> [THE PROBLEM] Repeat exactly the lines from the line containing "Please determine: is" through the last line of the records below, inclusive, and nothing else.

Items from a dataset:
******
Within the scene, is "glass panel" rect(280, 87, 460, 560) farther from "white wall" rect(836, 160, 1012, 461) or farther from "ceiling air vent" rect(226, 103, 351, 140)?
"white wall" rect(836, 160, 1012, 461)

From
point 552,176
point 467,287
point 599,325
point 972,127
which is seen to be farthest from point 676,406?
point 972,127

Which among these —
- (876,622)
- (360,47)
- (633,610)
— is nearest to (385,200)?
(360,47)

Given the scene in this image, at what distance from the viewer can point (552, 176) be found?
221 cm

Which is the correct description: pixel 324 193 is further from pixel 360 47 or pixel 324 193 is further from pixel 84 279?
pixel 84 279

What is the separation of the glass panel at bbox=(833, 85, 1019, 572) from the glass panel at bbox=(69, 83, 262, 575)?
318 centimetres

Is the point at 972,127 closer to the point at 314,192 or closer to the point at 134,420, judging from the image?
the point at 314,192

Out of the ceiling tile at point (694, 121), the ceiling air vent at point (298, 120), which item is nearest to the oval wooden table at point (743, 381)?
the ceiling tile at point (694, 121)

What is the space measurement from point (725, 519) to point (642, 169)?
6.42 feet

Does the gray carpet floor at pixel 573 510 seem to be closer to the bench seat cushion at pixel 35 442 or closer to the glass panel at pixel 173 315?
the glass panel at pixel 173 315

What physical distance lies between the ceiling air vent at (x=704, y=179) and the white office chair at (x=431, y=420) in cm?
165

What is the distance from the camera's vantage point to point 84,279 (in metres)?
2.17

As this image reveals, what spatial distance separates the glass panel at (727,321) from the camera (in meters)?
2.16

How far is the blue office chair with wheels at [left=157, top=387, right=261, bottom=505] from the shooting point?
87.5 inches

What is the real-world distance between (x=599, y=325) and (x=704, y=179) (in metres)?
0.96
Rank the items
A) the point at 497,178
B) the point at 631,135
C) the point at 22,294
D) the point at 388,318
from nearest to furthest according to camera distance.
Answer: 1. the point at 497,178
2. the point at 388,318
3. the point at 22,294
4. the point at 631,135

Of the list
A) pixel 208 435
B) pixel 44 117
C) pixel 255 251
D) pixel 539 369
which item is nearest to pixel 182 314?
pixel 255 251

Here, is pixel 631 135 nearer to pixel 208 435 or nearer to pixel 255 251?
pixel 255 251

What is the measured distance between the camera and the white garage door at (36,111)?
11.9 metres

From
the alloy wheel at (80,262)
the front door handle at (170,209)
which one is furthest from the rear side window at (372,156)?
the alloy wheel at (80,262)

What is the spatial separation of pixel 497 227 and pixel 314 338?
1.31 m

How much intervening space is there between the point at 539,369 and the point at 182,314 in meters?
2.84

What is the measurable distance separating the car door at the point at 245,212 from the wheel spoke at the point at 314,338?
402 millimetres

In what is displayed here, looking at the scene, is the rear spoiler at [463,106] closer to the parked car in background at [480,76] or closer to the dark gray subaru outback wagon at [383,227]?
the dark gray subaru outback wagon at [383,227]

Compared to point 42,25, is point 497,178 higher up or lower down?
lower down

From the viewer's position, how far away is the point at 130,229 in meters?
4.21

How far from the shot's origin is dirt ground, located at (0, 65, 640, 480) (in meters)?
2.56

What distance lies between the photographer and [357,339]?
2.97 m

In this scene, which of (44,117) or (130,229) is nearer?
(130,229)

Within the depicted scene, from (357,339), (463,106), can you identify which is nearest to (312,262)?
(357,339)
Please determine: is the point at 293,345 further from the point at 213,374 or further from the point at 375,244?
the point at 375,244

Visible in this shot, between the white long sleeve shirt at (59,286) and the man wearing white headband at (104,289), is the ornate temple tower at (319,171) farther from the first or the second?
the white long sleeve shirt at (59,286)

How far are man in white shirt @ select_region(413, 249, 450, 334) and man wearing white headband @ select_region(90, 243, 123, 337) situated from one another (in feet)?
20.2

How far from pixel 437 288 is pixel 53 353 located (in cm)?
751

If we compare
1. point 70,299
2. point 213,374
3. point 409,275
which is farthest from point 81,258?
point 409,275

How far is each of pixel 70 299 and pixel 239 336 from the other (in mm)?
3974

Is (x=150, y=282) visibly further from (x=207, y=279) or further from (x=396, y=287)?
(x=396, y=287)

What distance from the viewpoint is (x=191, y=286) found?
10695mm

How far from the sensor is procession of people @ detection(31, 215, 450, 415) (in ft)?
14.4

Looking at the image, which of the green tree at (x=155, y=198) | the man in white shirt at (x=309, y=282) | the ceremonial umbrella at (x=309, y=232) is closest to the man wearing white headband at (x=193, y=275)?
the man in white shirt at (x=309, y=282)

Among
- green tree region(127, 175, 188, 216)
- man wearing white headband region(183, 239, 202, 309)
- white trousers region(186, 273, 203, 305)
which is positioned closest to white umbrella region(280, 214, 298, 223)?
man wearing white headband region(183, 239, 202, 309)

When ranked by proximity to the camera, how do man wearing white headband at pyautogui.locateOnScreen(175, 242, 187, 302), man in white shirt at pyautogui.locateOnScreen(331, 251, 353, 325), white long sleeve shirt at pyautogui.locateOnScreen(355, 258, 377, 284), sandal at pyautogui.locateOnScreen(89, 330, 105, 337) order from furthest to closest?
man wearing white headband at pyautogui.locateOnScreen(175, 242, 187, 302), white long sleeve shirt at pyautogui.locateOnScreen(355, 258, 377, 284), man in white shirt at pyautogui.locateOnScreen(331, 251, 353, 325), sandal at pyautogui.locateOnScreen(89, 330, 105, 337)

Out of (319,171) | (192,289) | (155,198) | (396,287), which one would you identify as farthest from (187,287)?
******
> [EXPECTED OUTPUT]
Please determine: is the point at 293,345 further from the point at 213,374 or further from the point at 375,244?
the point at 375,244

Visible in this shot, between the white long sleeve shirt at (59,286) and the man wearing white headband at (104,289), is the ornate temple tower at (319,171) farther from the first or the second?
the white long sleeve shirt at (59,286)

How far are man in white shirt @ select_region(413, 249, 450, 334) and man wearing white headband @ select_region(90, 243, 123, 337) situated from one another (in feet)?
20.2

How far from pixel 437 288 is pixel 53 353 located (in cm)?
751

If we compare
1. point 70,299
2. point 213,374
3. point 409,275
which is farthest from point 81,258?
point 409,275

How far is each of pixel 70 299 and pixel 239 336 from the other (in mm)?
3974

Is (x=150, y=282) visibly further from (x=207, y=279) or further from (x=396, y=287)?
(x=396, y=287)

What distance from the viewpoint is (x=191, y=286) found?
10695mm

How far from the sensor is procession of people @ detection(31, 215, 450, 415) (in ft)?
14.4

Looking at the image, which of the green tree at (x=155, y=198) | the man in white shirt at (x=309, y=282) | the ceremonial umbrella at (x=309, y=232) is closest to the man wearing white headband at (x=193, y=275)?
the man in white shirt at (x=309, y=282)

Among
- green tree region(127, 175, 188, 216)
- man wearing white headband region(183, 239, 202, 309)
- white trousers region(186, 273, 203, 305)
which is positioned closest to white umbrella region(280, 214, 298, 223)?
man wearing white headband region(183, 239, 202, 309)

When ranked by proximity to the camera, how do man wearing white headband at pyautogui.locateOnScreen(175, 242, 187, 302), man in white shirt at pyautogui.locateOnScreen(331, 251, 353, 325), white long sleeve shirt at pyautogui.locateOnScreen(355, 258, 377, 284), sandal at pyautogui.locateOnScreen(89, 330, 105, 337) order from furthest to closest?
man wearing white headband at pyautogui.locateOnScreen(175, 242, 187, 302), white long sleeve shirt at pyautogui.locateOnScreen(355, 258, 377, 284), man in white shirt at pyautogui.locateOnScreen(331, 251, 353, 325), sandal at pyautogui.locateOnScreen(89, 330, 105, 337)

Out of (319,171) | (192,289) | (155,198) | (396,287), which one would you identify as farthest from (187,287)?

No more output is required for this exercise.